1 pound wild rice, rinsed (we get ours directly from the Leech Lake band of the Ojibwe, which is hand harvested on the Leech Lake Reservation in Minnesota)
6 to 8 cups duck broth (or smoked turkey and chicken broth), less if you like the wild rice slightly crunchy, more if you like it more creamy with a bit of broth (we boil down the bones from a roasted or rotisserie duck using wild herbs
1/2 pound pound smoked lamb, duck, turkey or pork sausage, cut into irregular bitesize pieces
1/2 to 1 pound duck meat from our previously made clay bake recipe or any roasted duck
1 cup (8 oz) porcini mushroom, fresh or reconstituted from dried, chopped roughly (if you don’t have porcini, you can also use baby portobellos or shiitake)

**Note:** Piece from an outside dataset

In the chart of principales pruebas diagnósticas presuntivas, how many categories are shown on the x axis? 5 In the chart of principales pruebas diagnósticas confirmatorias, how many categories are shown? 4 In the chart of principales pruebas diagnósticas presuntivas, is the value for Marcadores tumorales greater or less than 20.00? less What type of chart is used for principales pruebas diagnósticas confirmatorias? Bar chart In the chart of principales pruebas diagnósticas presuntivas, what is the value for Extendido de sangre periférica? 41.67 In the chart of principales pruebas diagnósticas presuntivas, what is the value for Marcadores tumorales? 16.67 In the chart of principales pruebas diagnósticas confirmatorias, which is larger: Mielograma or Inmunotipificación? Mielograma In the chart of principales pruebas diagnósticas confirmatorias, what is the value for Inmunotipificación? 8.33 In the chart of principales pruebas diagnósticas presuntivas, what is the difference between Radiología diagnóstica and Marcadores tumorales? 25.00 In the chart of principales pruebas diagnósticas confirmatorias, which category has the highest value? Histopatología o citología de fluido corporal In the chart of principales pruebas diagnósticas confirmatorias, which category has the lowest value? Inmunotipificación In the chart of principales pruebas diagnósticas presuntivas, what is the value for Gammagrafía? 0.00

2 tablespoons duck fat, olive oil or butter
1 onion (or 2 large shallots, or 1 bunch wild ramps)
4 to 5 large cloves garlic, crushed
1/4 cup fresh sage (we use Cleveland Sage, which grows in the chaparral all through California)
2 teaspoon salt
1 tablespoon roughly ground black pepper
1 tablespoon fish sauce (or 1 tablespoon anchovy paste)
4 carrots, sliced
4 celery stalks, sliced
Using a 12 inch saute pan, cast iron is best, gently fry the sausage in the duck fat or olive oil until they are just browning. Remove and set aside.
In the same pan with the now flavored oils, saute the onions (or shallots), carrots and celery until the onions are translucent. Add the garlic and stir together until aromatic.
In a 3 to 4 quart stock pot, add together the broth, wild rice, sausage, porcini, vegetables, sage, fish sauce, salt and black pepper. Heat until boiling, reduce the heat so that the rice simmers. Cover and cook for 18 to 25 minutes, until the wild rice is just the right texture for your taste.
This is a feast from the wilds of the Minnesota lakes and woods, as haunting to me as the loons at dusk and the northern pike and walleye that glide through the cold water of the deep lakes. Brought to us from the native peoples who still embody it’s power, and provide to us their hand harvested wild rice.